Penggunaan busur sebagai senjata dalam serangan geng motor ini menimbulkan keprihatinan khusus di kalangan ahli keamanan. Dr. Irwan Setiawan, dosen Kriminologi Universitas Hasanuddin, menjelaskan bahwa senjata tradisional kembali populer di kalangan kelompok kriminal karena mudah didapat dan tidak terdeteksi oleh alat deteksi logam standar. “Busur dapat dibuat secara sederhana dengan bahan kayu atau fiberglass, sehingga sulit dilacak,” ungkapnya.
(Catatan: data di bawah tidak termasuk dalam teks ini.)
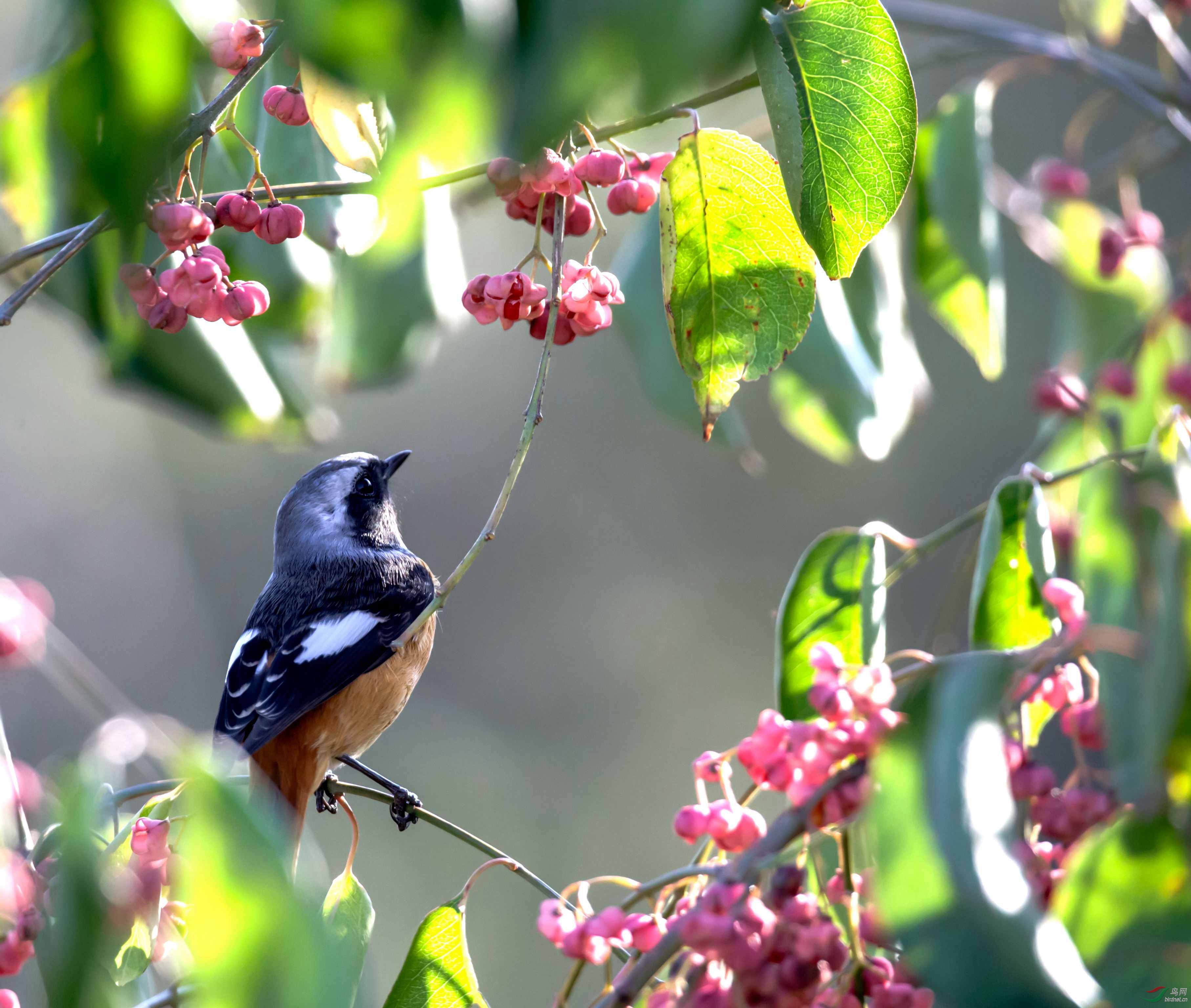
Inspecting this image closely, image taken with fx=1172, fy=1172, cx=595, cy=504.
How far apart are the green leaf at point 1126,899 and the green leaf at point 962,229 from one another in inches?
39.8

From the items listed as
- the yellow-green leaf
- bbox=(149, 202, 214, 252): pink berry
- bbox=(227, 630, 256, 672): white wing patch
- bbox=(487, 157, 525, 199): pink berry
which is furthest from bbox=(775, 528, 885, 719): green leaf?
bbox=(227, 630, 256, 672): white wing patch

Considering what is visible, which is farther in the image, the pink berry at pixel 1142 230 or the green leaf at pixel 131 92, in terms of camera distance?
the pink berry at pixel 1142 230

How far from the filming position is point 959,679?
96cm

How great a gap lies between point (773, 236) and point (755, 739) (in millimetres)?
574

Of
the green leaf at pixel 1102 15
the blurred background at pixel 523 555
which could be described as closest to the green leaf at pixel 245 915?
the green leaf at pixel 1102 15

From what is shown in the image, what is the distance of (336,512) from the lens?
348cm

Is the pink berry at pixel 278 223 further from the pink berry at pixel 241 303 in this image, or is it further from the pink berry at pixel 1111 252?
the pink berry at pixel 1111 252

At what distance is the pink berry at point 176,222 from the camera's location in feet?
3.88

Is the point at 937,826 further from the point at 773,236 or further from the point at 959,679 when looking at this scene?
the point at 773,236

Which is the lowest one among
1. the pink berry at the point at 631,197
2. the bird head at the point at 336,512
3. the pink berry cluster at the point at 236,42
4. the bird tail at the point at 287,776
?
the bird tail at the point at 287,776

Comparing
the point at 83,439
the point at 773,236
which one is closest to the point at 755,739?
the point at 773,236

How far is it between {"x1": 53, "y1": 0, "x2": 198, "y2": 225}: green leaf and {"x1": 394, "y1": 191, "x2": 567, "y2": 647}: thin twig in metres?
0.53

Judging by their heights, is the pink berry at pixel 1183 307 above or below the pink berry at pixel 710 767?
above

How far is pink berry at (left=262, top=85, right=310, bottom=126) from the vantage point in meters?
1.33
Sejumlah warga sekitar lokasi kejadian mengaku terkejut melihat aksi yang tidak biasa tersebut. “Saya biasanya melihat motor melaju cepat, bukan mereka yang berhenti dan menembakkan panah. Ini menakutkan,” kata Siti Nurhaliza, seorang pedagang pasar tradisional. Warga dilaporkan menghindari area tersebut hingga penyelidikan selesai.
Pihak kepolisian telah melakukan penangkapan terhadap lima tersangka yang diduga terlibat dalam perencanaan serangan. Seluruh tersangka berada dalam tahanan sementara dan sedang menjalani interogasi. Selain itu, polisi juga melakukan razia di beberapa daerah yang diduga menjadi basis operasional geng motor, termasuk wilayah Tamalanrea dan Bontoala.
Dalam upaya mencegah terulangnya insiden serupa, Polri mengumumkan program pelatihan khusus bagi anggota satuan taktis dalam menghadapi ancaman non-konvensional, termasuk penggunaan senjata tradisional. Program ini melibatkan kerja sama dengan Badan Nasional Penanggulangan Terorisme (BNPT) serta lembaga keamanan daerah.
Secara historis, geng motor di Makassar telah terlibat dalam sejumlah kasus kriminal, mulai dari perampokan, penyelundupan barang, hingga pertikaian antar geng. Pada tahun 2024, polisi berhasil membubarkan salah satu geng terbesar setelah penangkapan 12 anggota yang terlibat dalam perdagangan narkoba. Namun, munculnya kelompok baru dengan taktik yang lebih kreatif menunjukkan tantangan yang terus berkembang bagi aparat penegak hukum.
Dengan meningkatnya intensitas serangan geng motor di kota ini, masyarakat diimbau untuk tetap waspada dan melaporkan aktivitas mencurigakan kepada pihak berwajib. Pemerintah daerah berjanji akan memperkuat koordinasi antara kepolisian, dinas perhubungan, dan komunitas setempat demi menciptakan lingkungan yang lebih aman.
Penanganan kasus ini masih dalam tahap investigasi lanjutan. Kepolisian berharap dapat mengungkap jaringan yang lebih luas di balik penggunaan busur dan menindak tegas semua pihak yang terlibat, demi menegakkan supremasi hukum di Makassar.